■ TRECHO DA PÁGINA:
Por Rangel Alves
da Costa*
As canções
possuem o dom da transformação. Agem tão profundamente no ser humano que este
se sente em viagem na recordação. Canções que relembram momentos, que trazem
saudade, que fazem chorar. Canções que fazer sorrir e entristecer, que fazem
meditar e enternecer. Um noturno, uma valsa vienense, um bolero, uma música
popular. Tanto faz se o que importa mesmo é a junção da melodia e pensamento,
daí derivando as tantas viagens ao entardecer ou ao silêncio da noite
enluarada.
Mas as canções
não refletem apenas no pensamento, pois também enlaçam os sentidos do ser.
Chegam com gosto na boca, com sabor de beijo, com perfume de corpo. Chegam
pulsando o coração, atormentando o juízo, causando frio ou calor. E também
provocando reencontros tão fortes que as sensações se tornam como de presença.
Assim acontece com as canções sertanejas perante o ouvinte acostumado com a
terra, com o bicho, com a natureza.
Tais canções
matutas, caboclas, caipiras, nascidas na viola de pinho, chegam até a ter
cheiro de mato, de chão, de boi, de chuva caindo sobre a terra. Canções que
lembram porteiras rangendo, gado berrando, folhagem murmurando, riacho
correndo, o pilão batendo, aboio e toada. Canções que fazem surgir a alvorada
passarinheira, o velho carro de boi vencendo estradões, a ventania soprando
sobre os arvoredos e o homem na sua lida singela de todo dia.
Como não
sentir a presença do sertão em canção assim: “De que me adianta viver na
cidade/ Se a felicidade não me acompanhar/ Adeus paulistinha do meu coração/ Lá
pro meu sertão eu quero voltar/ Ver a madrugada quando a passarada/ Fazendo
alvorada começa a cantar/ Com satisfação arreio o burrão/ Cortando o estradão
saio a galopar/ E vou escutando o gado berrando/ O sabiá cantando o jequitibá/
Por nossa senhora, meu sertão querido/ Vivo arrependido por ter deixado/ Esta
nova vida aqui na cidade/ De tanta saudade eu tenho chorado/ Aqui tem alguém,
diz que me quer bem/ Mas não me convém, eu tenho pensado/ Eu digo com pena, mas
esta morena/ Não sabe o sistema que eu fui criado/ Tô aqui cantando, de longe
escutando/ Alguém está chorando com o rádio ligado...”. (Saudade de minha
terra, de autoria de Belmonte e Goiá).

■ TAREFAS A REALIZAR:
[1] Transcreva, sem alterações, a parte do trecho sobre as canções que vai de "Chegam com gosto" a "de todo dia.", incluindo esses dois pontos.
[2] Repita sem nenhuma alteração as linhas das entradas que vão da linha que contém "Can you tell" até o fim das entradas, incluindo ambas as extremidades.
O trecho e as entradas não têm nenhuma relação entre si.

■ MATERIAL A PROCESSAR:
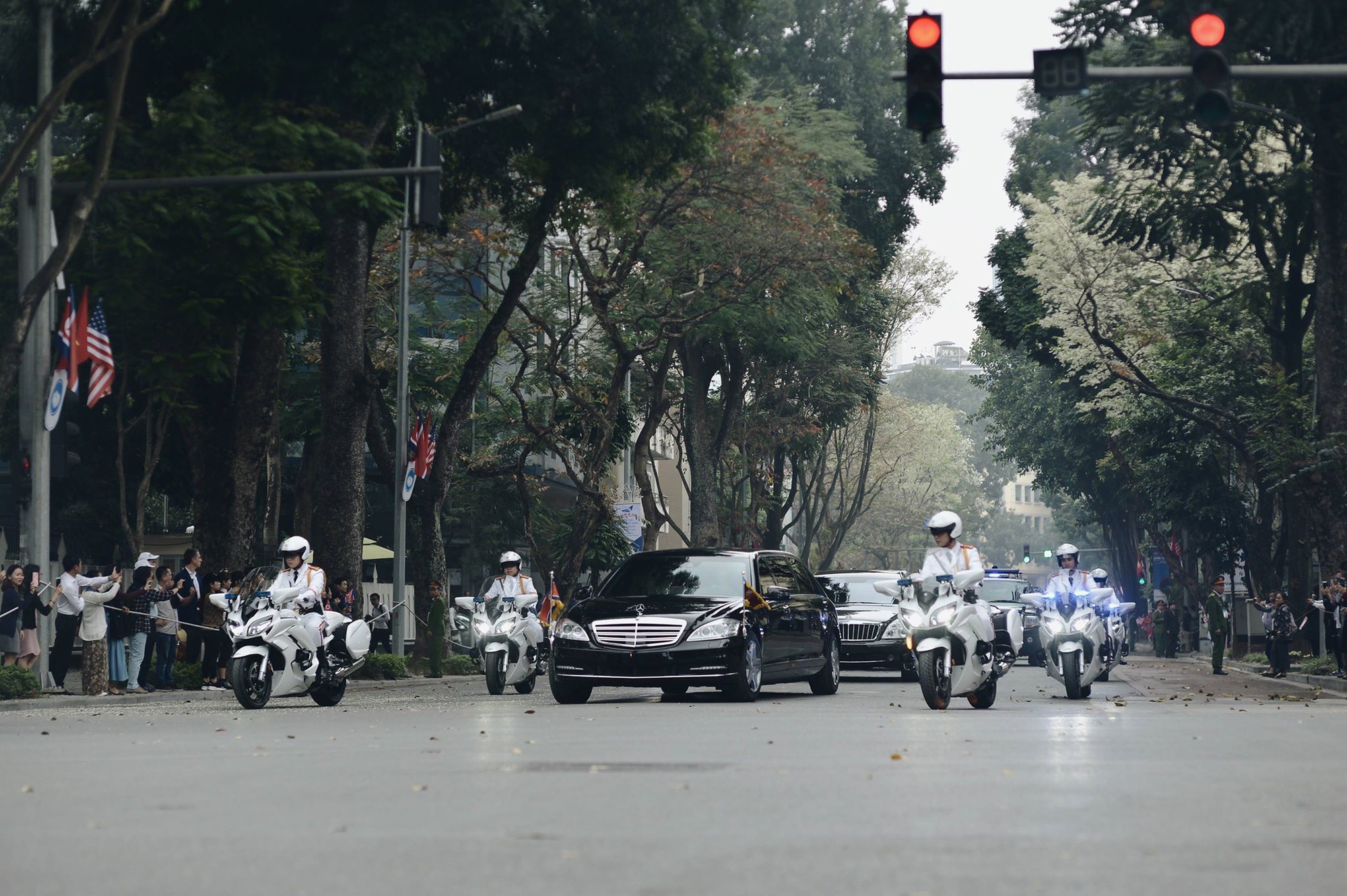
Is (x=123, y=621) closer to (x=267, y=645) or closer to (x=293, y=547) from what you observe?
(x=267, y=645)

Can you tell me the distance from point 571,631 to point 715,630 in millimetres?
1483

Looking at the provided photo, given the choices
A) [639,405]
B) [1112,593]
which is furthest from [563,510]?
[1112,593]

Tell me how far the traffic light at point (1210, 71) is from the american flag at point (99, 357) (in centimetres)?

■ AS RESPOSTAS:
[1]
Chegam com gosto na boca, com sabor de beijo, com perfume de corpo. Chegam
pulsando o coração, atormentando o juízo, causando frio ou calor. E também
provocando reencontros tão fortes que as sensações se tornam como de presença.
Assim acontece com as canções sertanejas perante o ouvinte acostumado com a
terra, com o bicho, com a natureza.
Tais canções
matutas, caboclas, caipiras, nascidas na viola de pinho, chegam até a ter
cheiro de mato, de chão, de boi, de chuva caindo sobre a terra. Canções que
lembram porteiras rangendo, gado berrando, folhagem murmurando, riacho
correndo, o pilão batendo, aboio e toada. Canções que fazem surgir a alvorada
passarinheira, o velho carro de boi vencendo estradões, a ventania soprando
sobre os arvoredos e o homem na sua lida singela de todo dia.

[2]
Can you tell me the distance from point 571,631 to point 715,630 in millimetres?
1483

Looking at the provided photo, given the choices
A) [639,405]
B) [1112,593]
which is furthest from [563,510]?
[1112,593]

Tell me how far the traffic light at point (1210, 71) is from the american flag at point (99, 357) (in centimetres)?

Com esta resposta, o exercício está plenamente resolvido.